An oxygenated atmosphere allowed the appearance of new kinds of organism. Simple cells somehow acquired a nucleus - a handy little command post and communications centre. Another major step was the appearance of sexual reproduction requiring genetic recombination - not as efficient as simple division, but definitely more fun and very useful in times of rapid environmental change.

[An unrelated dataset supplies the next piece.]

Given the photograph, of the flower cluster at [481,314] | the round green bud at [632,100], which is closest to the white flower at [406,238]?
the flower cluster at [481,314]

Then, towards the end of the Pre-Cambrian, soft-bodied, multi-cellular creatures made their debut. Again, they were first found and are best displayed in Australia, but this time in the Flinders Range, in the Pound Quartzite at Wilpena. After that, the race was on; trilobites, primitive fish, early land animals and plants, the dinosaurs, the mammals, the mammoths, us .... all this in a mere 500 million years. When I was young, I read a book by Eleanor Dark, called The Timeless Land. Australia was the place where time stood still. But she got it wrong. Australia was the place where the clock started ticking. It is ticking away still: put your ear to the ground and you can hear it tick. One of the most notable features of the past few decades is the rapid growth of knowledge in all the historical sciences, from geology and evolutionary biology through to archaeology and anthropology.

Time's arrow runs through all of them, historicising our world picture ever more fully, and perhaps nowhere more dramatically than in Australia. So look at the Big Picture: it has been running here for 3.5 billion years.